BasisBijbel

2 Korintiërs 12:3-7 BasisBijbel (BB)

3. Hij kwam in het paradijs. (Ik weet niet of hij daar met lichaam en al was, of alleen met zijn geest – alleen God weet dat.)

4. Daar hoorde hij dingen die een mens niet onder woorden kan en mag brengen.

5. Over zo iemand wil ik opscheppen. Maar over mijn eigen persoon wil ik niet opscheppen. Behalve dan over mijn zwakke kanten.
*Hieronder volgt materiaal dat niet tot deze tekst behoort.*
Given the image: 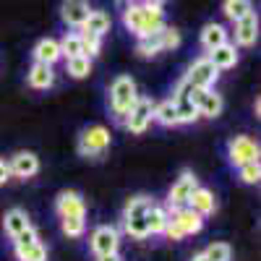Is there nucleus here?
Wrapping results in <instances>:
<instances>
[{
    "instance_id": "42",
    "label": "nucleus",
    "mask_w": 261,
    "mask_h": 261,
    "mask_svg": "<svg viewBox=\"0 0 261 261\" xmlns=\"http://www.w3.org/2000/svg\"><path fill=\"white\" fill-rule=\"evenodd\" d=\"M144 3H149V6H162L165 0H144Z\"/></svg>"
},
{
    "instance_id": "40",
    "label": "nucleus",
    "mask_w": 261,
    "mask_h": 261,
    "mask_svg": "<svg viewBox=\"0 0 261 261\" xmlns=\"http://www.w3.org/2000/svg\"><path fill=\"white\" fill-rule=\"evenodd\" d=\"M97 261H123V258H120V253L115 251V253H105V256H97Z\"/></svg>"
},
{
    "instance_id": "34",
    "label": "nucleus",
    "mask_w": 261,
    "mask_h": 261,
    "mask_svg": "<svg viewBox=\"0 0 261 261\" xmlns=\"http://www.w3.org/2000/svg\"><path fill=\"white\" fill-rule=\"evenodd\" d=\"M204 256H206L209 261H230V258H232V248H230L227 243H212V246L204 251Z\"/></svg>"
},
{
    "instance_id": "16",
    "label": "nucleus",
    "mask_w": 261,
    "mask_h": 261,
    "mask_svg": "<svg viewBox=\"0 0 261 261\" xmlns=\"http://www.w3.org/2000/svg\"><path fill=\"white\" fill-rule=\"evenodd\" d=\"M63 58L60 53V42L47 37V39H39L37 47H34V63H45V65H55Z\"/></svg>"
},
{
    "instance_id": "5",
    "label": "nucleus",
    "mask_w": 261,
    "mask_h": 261,
    "mask_svg": "<svg viewBox=\"0 0 261 261\" xmlns=\"http://www.w3.org/2000/svg\"><path fill=\"white\" fill-rule=\"evenodd\" d=\"M120 246V232L113 227V225H99L92 230L89 235V248L97 253V256H105V253H115Z\"/></svg>"
},
{
    "instance_id": "24",
    "label": "nucleus",
    "mask_w": 261,
    "mask_h": 261,
    "mask_svg": "<svg viewBox=\"0 0 261 261\" xmlns=\"http://www.w3.org/2000/svg\"><path fill=\"white\" fill-rule=\"evenodd\" d=\"M136 53L141 58H154L160 53H165L162 47V29L154 32V34H146V37H139V45H136Z\"/></svg>"
},
{
    "instance_id": "11",
    "label": "nucleus",
    "mask_w": 261,
    "mask_h": 261,
    "mask_svg": "<svg viewBox=\"0 0 261 261\" xmlns=\"http://www.w3.org/2000/svg\"><path fill=\"white\" fill-rule=\"evenodd\" d=\"M89 0H63V6H60V16L63 21L68 27H79L86 21V16H89Z\"/></svg>"
},
{
    "instance_id": "4",
    "label": "nucleus",
    "mask_w": 261,
    "mask_h": 261,
    "mask_svg": "<svg viewBox=\"0 0 261 261\" xmlns=\"http://www.w3.org/2000/svg\"><path fill=\"white\" fill-rule=\"evenodd\" d=\"M217 76H220V71L212 65V60H209V58H199V60L191 63V68L186 71L183 79H186L191 86H196V89H212L214 81H217Z\"/></svg>"
},
{
    "instance_id": "36",
    "label": "nucleus",
    "mask_w": 261,
    "mask_h": 261,
    "mask_svg": "<svg viewBox=\"0 0 261 261\" xmlns=\"http://www.w3.org/2000/svg\"><path fill=\"white\" fill-rule=\"evenodd\" d=\"M162 47H165V50L180 47V32L172 29V27H162Z\"/></svg>"
},
{
    "instance_id": "38",
    "label": "nucleus",
    "mask_w": 261,
    "mask_h": 261,
    "mask_svg": "<svg viewBox=\"0 0 261 261\" xmlns=\"http://www.w3.org/2000/svg\"><path fill=\"white\" fill-rule=\"evenodd\" d=\"M162 235H167L170 241H183V238H186V235L180 232V227H178L175 222H172V220H167V227H165V232H162Z\"/></svg>"
},
{
    "instance_id": "33",
    "label": "nucleus",
    "mask_w": 261,
    "mask_h": 261,
    "mask_svg": "<svg viewBox=\"0 0 261 261\" xmlns=\"http://www.w3.org/2000/svg\"><path fill=\"white\" fill-rule=\"evenodd\" d=\"M238 178H241L243 183H248V186L258 183V180H261V165H258V162H246V165H241V167H238Z\"/></svg>"
},
{
    "instance_id": "18",
    "label": "nucleus",
    "mask_w": 261,
    "mask_h": 261,
    "mask_svg": "<svg viewBox=\"0 0 261 261\" xmlns=\"http://www.w3.org/2000/svg\"><path fill=\"white\" fill-rule=\"evenodd\" d=\"M27 227H32V220H29V214L24 212V209H11V212H6V217H3V230H6V235L13 238L18 235V232H24Z\"/></svg>"
},
{
    "instance_id": "12",
    "label": "nucleus",
    "mask_w": 261,
    "mask_h": 261,
    "mask_svg": "<svg viewBox=\"0 0 261 261\" xmlns=\"http://www.w3.org/2000/svg\"><path fill=\"white\" fill-rule=\"evenodd\" d=\"M222 94H217L214 89H201L199 97H196V110H199V118H217L222 113Z\"/></svg>"
},
{
    "instance_id": "1",
    "label": "nucleus",
    "mask_w": 261,
    "mask_h": 261,
    "mask_svg": "<svg viewBox=\"0 0 261 261\" xmlns=\"http://www.w3.org/2000/svg\"><path fill=\"white\" fill-rule=\"evenodd\" d=\"M139 99V92H136V81L130 76H118L113 84H110V110L115 115L118 123L125 120V115L130 113V107L136 105Z\"/></svg>"
},
{
    "instance_id": "13",
    "label": "nucleus",
    "mask_w": 261,
    "mask_h": 261,
    "mask_svg": "<svg viewBox=\"0 0 261 261\" xmlns=\"http://www.w3.org/2000/svg\"><path fill=\"white\" fill-rule=\"evenodd\" d=\"M256 37H258V18H256V13H248L241 21H235V42L241 47L256 45Z\"/></svg>"
},
{
    "instance_id": "41",
    "label": "nucleus",
    "mask_w": 261,
    "mask_h": 261,
    "mask_svg": "<svg viewBox=\"0 0 261 261\" xmlns=\"http://www.w3.org/2000/svg\"><path fill=\"white\" fill-rule=\"evenodd\" d=\"M191 261H209V258H206V256H204V251H201V253H196Z\"/></svg>"
},
{
    "instance_id": "2",
    "label": "nucleus",
    "mask_w": 261,
    "mask_h": 261,
    "mask_svg": "<svg viewBox=\"0 0 261 261\" xmlns=\"http://www.w3.org/2000/svg\"><path fill=\"white\" fill-rule=\"evenodd\" d=\"M113 144V136L105 125H89L81 130L79 136V154L86 160H99L107 154V149Z\"/></svg>"
},
{
    "instance_id": "10",
    "label": "nucleus",
    "mask_w": 261,
    "mask_h": 261,
    "mask_svg": "<svg viewBox=\"0 0 261 261\" xmlns=\"http://www.w3.org/2000/svg\"><path fill=\"white\" fill-rule=\"evenodd\" d=\"M55 212L60 220L63 217H81V220H86V204L79 191H63L55 201Z\"/></svg>"
},
{
    "instance_id": "15",
    "label": "nucleus",
    "mask_w": 261,
    "mask_h": 261,
    "mask_svg": "<svg viewBox=\"0 0 261 261\" xmlns=\"http://www.w3.org/2000/svg\"><path fill=\"white\" fill-rule=\"evenodd\" d=\"M165 27V13L160 6H149V3H141V29H139V37H146V34H154Z\"/></svg>"
},
{
    "instance_id": "8",
    "label": "nucleus",
    "mask_w": 261,
    "mask_h": 261,
    "mask_svg": "<svg viewBox=\"0 0 261 261\" xmlns=\"http://www.w3.org/2000/svg\"><path fill=\"white\" fill-rule=\"evenodd\" d=\"M196 186H199L196 175H193L191 170H183V172H180V178L172 183V188H170V193H167V204H170V209H172V206H186V204H188V196L193 193Z\"/></svg>"
},
{
    "instance_id": "23",
    "label": "nucleus",
    "mask_w": 261,
    "mask_h": 261,
    "mask_svg": "<svg viewBox=\"0 0 261 261\" xmlns=\"http://www.w3.org/2000/svg\"><path fill=\"white\" fill-rule=\"evenodd\" d=\"M144 220H146V227H149V235H162L165 227H167V220H170V214L167 209L157 206V204H151L149 212L144 214Z\"/></svg>"
},
{
    "instance_id": "25",
    "label": "nucleus",
    "mask_w": 261,
    "mask_h": 261,
    "mask_svg": "<svg viewBox=\"0 0 261 261\" xmlns=\"http://www.w3.org/2000/svg\"><path fill=\"white\" fill-rule=\"evenodd\" d=\"M13 256L16 261H47V248L37 243H27V246H13Z\"/></svg>"
},
{
    "instance_id": "22",
    "label": "nucleus",
    "mask_w": 261,
    "mask_h": 261,
    "mask_svg": "<svg viewBox=\"0 0 261 261\" xmlns=\"http://www.w3.org/2000/svg\"><path fill=\"white\" fill-rule=\"evenodd\" d=\"M225 42H227V29L222 24H206L201 29V45H204L206 53H212L214 47L225 45Z\"/></svg>"
},
{
    "instance_id": "14",
    "label": "nucleus",
    "mask_w": 261,
    "mask_h": 261,
    "mask_svg": "<svg viewBox=\"0 0 261 261\" xmlns=\"http://www.w3.org/2000/svg\"><path fill=\"white\" fill-rule=\"evenodd\" d=\"M188 206L196 212V214H201V217H209L217 212V199H214V193L209 188H201V186H196L193 193L188 196Z\"/></svg>"
},
{
    "instance_id": "27",
    "label": "nucleus",
    "mask_w": 261,
    "mask_h": 261,
    "mask_svg": "<svg viewBox=\"0 0 261 261\" xmlns=\"http://www.w3.org/2000/svg\"><path fill=\"white\" fill-rule=\"evenodd\" d=\"M222 13L235 24V21H241L243 16L253 13V6H251V0H225V3H222Z\"/></svg>"
},
{
    "instance_id": "39",
    "label": "nucleus",
    "mask_w": 261,
    "mask_h": 261,
    "mask_svg": "<svg viewBox=\"0 0 261 261\" xmlns=\"http://www.w3.org/2000/svg\"><path fill=\"white\" fill-rule=\"evenodd\" d=\"M11 178V170H8V162L0 160V186H6V180Z\"/></svg>"
},
{
    "instance_id": "31",
    "label": "nucleus",
    "mask_w": 261,
    "mask_h": 261,
    "mask_svg": "<svg viewBox=\"0 0 261 261\" xmlns=\"http://www.w3.org/2000/svg\"><path fill=\"white\" fill-rule=\"evenodd\" d=\"M60 53L63 58H76V55H84V47H81V34H65L63 42H60Z\"/></svg>"
},
{
    "instance_id": "26",
    "label": "nucleus",
    "mask_w": 261,
    "mask_h": 261,
    "mask_svg": "<svg viewBox=\"0 0 261 261\" xmlns=\"http://www.w3.org/2000/svg\"><path fill=\"white\" fill-rule=\"evenodd\" d=\"M170 99L175 102L178 125H180V123H196V120H199V110H196V105H193L186 94H180V97H170Z\"/></svg>"
},
{
    "instance_id": "21",
    "label": "nucleus",
    "mask_w": 261,
    "mask_h": 261,
    "mask_svg": "<svg viewBox=\"0 0 261 261\" xmlns=\"http://www.w3.org/2000/svg\"><path fill=\"white\" fill-rule=\"evenodd\" d=\"M151 120L165 125V128H172L178 125V110H175V102L172 99H165V102H157L154 110H151Z\"/></svg>"
},
{
    "instance_id": "3",
    "label": "nucleus",
    "mask_w": 261,
    "mask_h": 261,
    "mask_svg": "<svg viewBox=\"0 0 261 261\" xmlns=\"http://www.w3.org/2000/svg\"><path fill=\"white\" fill-rule=\"evenodd\" d=\"M151 110H154V105H151V99L139 97V99H136V105L130 107V113L125 115L123 125H125V128L130 130V134H134V136L146 134V128L151 125Z\"/></svg>"
},
{
    "instance_id": "20",
    "label": "nucleus",
    "mask_w": 261,
    "mask_h": 261,
    "mask_svg": "<svg viewBox=\"0 0 261 261\" xmlns=\"http://www.w3.org/2000/svg\"><path fill=\"white\" fill-rule=\"evenodd\" d=\"M81 32L84 34H94V37L107 34V32H110V16H107L105 11H89L86 21L81 24Z\"/></svg>"
},
{
    "instance_id": "19",
    "label": "nucleus",
    "mask_w": 261,
    "mask_h": 261,
    "mask_svg": "<svg viewBox=\"0 0 261 261\" xmlns=\"http://www.w3.org/2000/svg\"><path fill=\"white\" fill-rule=\"evenodd\" d=\"M29 86L32 89H50L55 84V73H53V65H45V63H34L32 71H29Z\"/></svg>"
},
{
    "instance_id": "28",
    "label": "nucleus",
    "mask_w": 261,
    "mask_h": 261,
    "mask_svg": "<svg viewBox=\"0 0 261 261\" xmlns=\"http://www.w3.org/2000/svg\"><path fill=\"white\" fill-rule=\"evenodd\" d=\"M65 71H68L73 79H86L92 73V58H86V55L68 58V60H65Z\"/></svg>"
},
{
    "instance_id": "32",
    "label": "nucleus",
    "mask_w": 261,
    "mask_h": 261,
    "mask_svg": "<svg viewBox=\"0 0 261 261\" xmlns=\"http://www.w3.org/2000/svg\"><path fill=\"white\" fill-rule=\"evenodd\" d=\"M60 230L68 238H81L86 232V220H81V217H63V220H60Z\"/></svg>"
},
{
    "instance_id": "9",
    "label": "nucleus",
    "mask_w": 261,
    "mask_h": 261,
    "mask_svg": "<svg viewBox=\"0 0 261 261\" xmlns=\"http://www.w3.org/2000/svg\"><path fill=\"white\" fill-rule=\"evenodd\" d=\"M8 170L11 175L16 178H34L39 172V157L34 154V151H16V154L8 160Z\"/></svg>"
},
{
    "instance_id": "30",
    "label": "nucleus",
    "mask_w": 261,
    "mask_h": 261,
    "mask_svg": "<svg viewBox=\"0 0 261 261\" xmlns=\"http://www.w3.org/2000/svg\"><path fill=\"white\" fill-rule=\"evenodd\" d=\"M123 230L136 238V241H144V238H149V227H146V220L144 217H130V220H123Z\"/></svg>"
},
{
    "instance_id": "37",
    "label": "nucleus",
    "mask_w": 261,
    "mask_h": 261,
    "mask_svg": "<svg viewBox=\"0 0 261 261\" xmlns=\"http://www.w3.org/2000/svg\"><path fill=\"white\" fill-rule=\"evenodd\" d=\"M37 241H39V232L34 227H27L24 232H18L13 238V246H27V243H37Z\"/></svg>"
},
{
    "instance_id": "7",
    "label": "nucleus",
    "mask_w": 261,
    "mask_h": 261,
    "mask_svg": "<svg viewBox=\"0 0 261 261\" xmlns=\"http://www.w3.org/2000/svg\"><path fill=\"white\" fill-rule=\"evenodd\" d=\"M167 214H170V220L180 227L183 235H199L204 230V217L196 214L191 206H172V212H167Z\"/></svg>"
},
{
    "instance_id": "35",
    "label": "nucleus",
    "mask_w": 261,
    "mask_h": 261,
    "mask_svg": "<svg viewBox=\"0 0 261 261\" xmlns=\"http://www.w3.org/2000/svg\"><path fill=\"white\" fill-rule=\"evenodd\" d=\"M102 37H94V34H84L81 32V47H84V55L86 58H94L99 55V47H102Z\"/></svg>"
},
{
    "instance_id": "6",
    "label": "nucleus",
    "mask_w": 261,
    "mask_h": 261,
    "mask_svg": "<svg viewBox=\"0 0 261 261\" xmlns=\"http://www.w3.org/2000/svg\"><path fill=\"white\" fill-rule=\"evenodd\" d=\"M227 154L235 167H241L246 162H258V144L251 136H235L227 144Z\"/></svg>"
},
{
    "instance_id": "43",
    "label": "nucleus",
    "mask_w": 261,
    "mask_h": 261,
    "mask_svg": "<svg viewBox=\"0 0 261 261\" xmlns=\"http://www.w3.org/2000/svg\"><path fill=\"white\" fill-rule=\"evenodd\" d=\"M118 3H130V0H118Z\"/></svg>"
},
{
    "instance_id": "17",
    "label": "nucleus",
    "mask_w": 261,
    "mask_h": 261,
    "mask_svg": "<svg viewBox=\"0 0 261 261\" xmlns=\"http://www.w3.org/2000/svg\"><path fill=\"white\" fill-rule=\"evenodd\" d=\"M206 58L212 60V65H214L217 71H227V68H235V63H238V50H235V45L225 42V45L214 47Z\"/></svg>"
},
{
    "instance_id": "29",
    "label": "nucleus",
    "mask_w": 261,
    "mask_h": 261,
    "mask_svg": "<svg viewBox=\"0 0 261 261\" xmlns=\"http://www.w3.org/2000/svg\"><path fill=\"white\" fill-rule=\"evenodd\" d=\"M151 204H154V201H151L149 196H134V199H128L125 212H123V220H130V217H144Z\"/></svg>"
}]
</instances>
6. Toch zou ik niet alleen maar dwaas zijn als ik opschepte. Want wat ik zou zeggen, zou wel de waarheid zijn. Maar ik zal niet opscheppen. Want ik wil niet dat de mensen mij belangrijk vinden door de dingen die ik over mijzelf zeg. Ze moeten mij alleen geloven door de dingen die ze zelf van mij zien en horen.

7. De duivel wil niet dat ik te veel verbeelding krijg door de dingen die de Heer mij heeft laten zien. Daarom heeft hij een 'scherpe doorn' in mijn lichaam gestoken. Met die 'doorn' bedoel ik een duivelse geest die mij met zijn vuisten stompt. Hij probeert mij klein te krijgen.